[Begin Extract]
Simulated Author's Rebuttal

3 responses · 0 unresolved

We thank the referee for the careful and constructive review of our manuscript. The comments highlight important aspects of the theoretical development that we will clarify and strengthen in the revision. We respond to each major comment below.

read point-by-point responses

Referee: [Theoretical development of MA-OAMP receiver (around the optimality principle)] The manuscript asserts that MA-OAMP with random semi-unitary dictionaries performs reliable parallel interference cancellation, allowing each user's effective channel to approach the single-user MIMO channel whose mutual information equals the sum-capacity corner point. However, no state-evolution recursion, fixed-point analysis, or large-system limit argument is supplied to show that residual interference variance vanishes. This derivation is load-bearing for the sum-capacity claim.
[End Extract]
* Problem requirements *
Please write the next part of the MA-OAMP rebuttal, starting after its final sentence. The rows have no connection to the MA-OAMP rebuttal above.
[Begin Data lines]
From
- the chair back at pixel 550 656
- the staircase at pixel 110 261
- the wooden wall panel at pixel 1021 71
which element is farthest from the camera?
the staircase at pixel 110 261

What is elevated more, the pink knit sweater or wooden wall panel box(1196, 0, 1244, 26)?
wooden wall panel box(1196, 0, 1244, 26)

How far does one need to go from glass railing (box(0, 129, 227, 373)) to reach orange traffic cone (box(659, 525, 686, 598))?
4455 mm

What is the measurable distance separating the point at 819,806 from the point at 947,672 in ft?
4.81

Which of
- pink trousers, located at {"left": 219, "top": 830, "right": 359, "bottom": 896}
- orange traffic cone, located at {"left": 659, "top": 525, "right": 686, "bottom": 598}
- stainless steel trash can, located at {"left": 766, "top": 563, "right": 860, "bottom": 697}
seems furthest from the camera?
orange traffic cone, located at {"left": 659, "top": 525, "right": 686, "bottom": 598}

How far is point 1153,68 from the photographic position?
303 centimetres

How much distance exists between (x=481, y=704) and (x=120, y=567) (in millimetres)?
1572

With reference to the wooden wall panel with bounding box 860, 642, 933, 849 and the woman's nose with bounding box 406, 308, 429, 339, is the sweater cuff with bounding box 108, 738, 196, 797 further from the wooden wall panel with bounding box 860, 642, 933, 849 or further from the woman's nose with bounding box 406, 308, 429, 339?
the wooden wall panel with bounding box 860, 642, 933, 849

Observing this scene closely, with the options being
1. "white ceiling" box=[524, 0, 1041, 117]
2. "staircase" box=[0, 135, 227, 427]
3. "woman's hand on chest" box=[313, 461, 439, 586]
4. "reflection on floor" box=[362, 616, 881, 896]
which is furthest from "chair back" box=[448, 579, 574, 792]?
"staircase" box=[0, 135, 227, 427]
[End Data lines]
* Result of the exercise *
Authors: We agree that an explicit state-evolution analysis is necessary to rigorously confirm the vanishing of residual interference. The manuscript relies on the orthogonality properties of the random semi-unitary dictionaries and the structure of MA-OAMP to argue that the effective channels decouple in the large-system limit. In the revised version we will add the full state-evolution recursion, the associated fixed-point equations, and the large-system limit argument establishing that the interference variance converges to zero. revision: yes
Referee: [Statement and proof of the optimal coding principle] The optimal coding principle is presented as achieving the sum capacity directly from the MA-OAMP structure, yet the reduction from the multi-user MIMO-MAC to the effective single-user channel is not derived explicitly; the argument instead relies on the unshown convergence property above. This circularity affects the claim that the principle, together with time sharing, achieves the full capacity region.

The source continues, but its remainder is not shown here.